### Supplied passage
Evelyn Lee Visiting Scholar Lectureship in Cultural Competence and Diversity

The annual Evelyn Lee Visiting Scholar Lecture in Cultural Competency and Diversity is sponsored by the UCSF Department of Psychiatry and Behavioral Sciences Diversity Committee in remembrance of Evelyn Lee, EdD, who served as a clinical faculty member for more than twenty years before her passing in 2003. The lectureship aims to to further her mission of expanding diversity, equity and inclusion in the field of mental health by bringing prominent experts to share their experiences and expertise with campus trainees, faculty, and staff.

The 16th Annual Evelyn Lee Visiting Scholar Lectureship

On October 20, 2020, migrant health expert and University of Massachusetts Boston researcher Carola Suárez-Orozco, PhD, was honored as the 16th Evelyn Lee Visiting Scholar. She met with a variety of UCSF community members at virtual events throughout the day to discuss her work on the impact of the immigrant experience on learning and mental health in children and young adults. She also delivered an hour-long presentation as part of the UCSF Department of Psychiatry and Behavioral Sciences Grand Rounds series, which is available to watch below.

This year's event was also co-sponsored by the UCSF Department of Neurology, UCSF Health and Human Rights InitiativeUCSF Latinx Center of Excellence, and the UCSF/ZSFG Latinx Task Force.

About this year's honoree


Carola Suárez-Orozco, PhD

Carola Suárez-Orozco, PhD, is a distinguished professor of counseling and school psychology at the University of Massachusetts Boston and is the co-founder of Re-Imagining Migration. Her books include Children of Immigration, Learning a New Land, as well as the Transitions: The Development of the Children of Immigrants.

She has been and continues to be interested in the ways in which the experience of immigration shapes children and their families. Dr. Suárez-Orozco's body of research uses mixed-methodological strategies to elucidate the child, adolescent, and young adult experience of immigration in order to examine learning and identity processes. Of late, her work is focused increasingly on classroom bias and bridging the compassion gap, especially as it relates to immigrant-origin children and youth which now account for over a quarter of the student population.

Prior to joining the University of Massachusetts Boston faculty, she was a professor of human development and psychology at UCLA, where she was the principal investigator on a Spencer Foundation grant ("Making the Invisible Visible: Systematically Examining Classroom Bias") and a Ford Foundation grant ("Bridging the Compassion Gap: Addressing Social Inclusion for Immigrant Origin Children & Youth”).

Dr. Suárez-Orozco has been awarded an American Psychological Association (APA) Presidential Citation for her contributions to the understanding of cultural psychology of immigration, has served as chair of the APA Presidential Task Force on Immigration, and is a member of the National Academy of Education.

### Dataset content

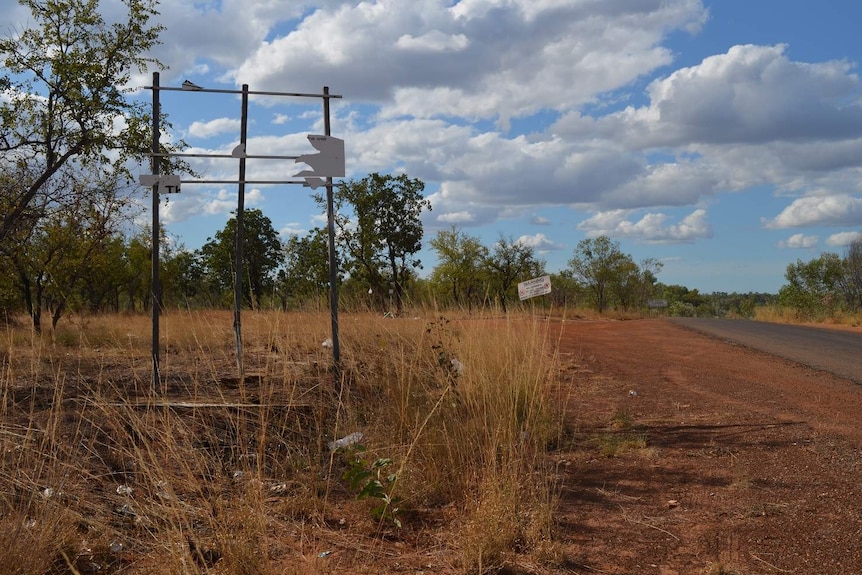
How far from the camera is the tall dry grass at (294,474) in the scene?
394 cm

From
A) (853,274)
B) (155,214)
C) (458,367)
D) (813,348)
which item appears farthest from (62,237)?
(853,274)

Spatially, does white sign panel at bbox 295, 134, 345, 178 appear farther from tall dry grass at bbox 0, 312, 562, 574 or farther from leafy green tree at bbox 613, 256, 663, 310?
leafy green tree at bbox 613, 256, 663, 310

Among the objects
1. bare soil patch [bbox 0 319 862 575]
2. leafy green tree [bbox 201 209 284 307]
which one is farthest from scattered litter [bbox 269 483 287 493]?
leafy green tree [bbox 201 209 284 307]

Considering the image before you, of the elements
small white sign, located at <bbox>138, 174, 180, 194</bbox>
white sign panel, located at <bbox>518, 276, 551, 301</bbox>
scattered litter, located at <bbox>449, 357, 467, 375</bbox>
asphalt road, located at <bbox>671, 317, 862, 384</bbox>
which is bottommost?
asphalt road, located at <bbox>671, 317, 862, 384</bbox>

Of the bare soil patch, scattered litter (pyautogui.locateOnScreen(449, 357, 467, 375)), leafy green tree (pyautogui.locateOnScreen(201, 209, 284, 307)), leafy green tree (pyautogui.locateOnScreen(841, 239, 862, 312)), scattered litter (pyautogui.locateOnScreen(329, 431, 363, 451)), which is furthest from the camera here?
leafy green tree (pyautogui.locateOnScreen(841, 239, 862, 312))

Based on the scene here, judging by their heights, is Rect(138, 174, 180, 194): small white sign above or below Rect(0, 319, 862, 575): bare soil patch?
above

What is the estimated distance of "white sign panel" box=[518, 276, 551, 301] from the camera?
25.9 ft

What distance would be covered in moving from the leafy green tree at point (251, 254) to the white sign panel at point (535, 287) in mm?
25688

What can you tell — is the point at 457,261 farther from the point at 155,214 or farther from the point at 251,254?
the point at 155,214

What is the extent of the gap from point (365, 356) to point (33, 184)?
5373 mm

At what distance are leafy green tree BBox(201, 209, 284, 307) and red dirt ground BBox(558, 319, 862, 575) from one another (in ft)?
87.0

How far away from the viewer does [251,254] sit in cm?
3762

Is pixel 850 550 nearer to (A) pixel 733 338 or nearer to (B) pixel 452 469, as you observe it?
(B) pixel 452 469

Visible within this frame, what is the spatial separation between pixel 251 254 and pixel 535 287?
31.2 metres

### Task to complete
Transcribe the stretch of the lectureship page from "The annual Evelyn" through "faculty, and staff.".

### Answer
The annual Evelyn Lee Visiting Scholar Lecture in Cultural Competency and Diversity is sponsored by the UCSF Department of Psychiatry and Behavioral Sciences Diversity Committee in remembrance of Evelyn Lee, EdD, who served as a clinical faculty member for more than twenty years before her passing in 2003. The lectureship aims to to further her mission of expanding diversity, equity and inclusion in the field of mental health by bringing prominent experts to share their experiences and expertise with campus trainees, faculty, and staff.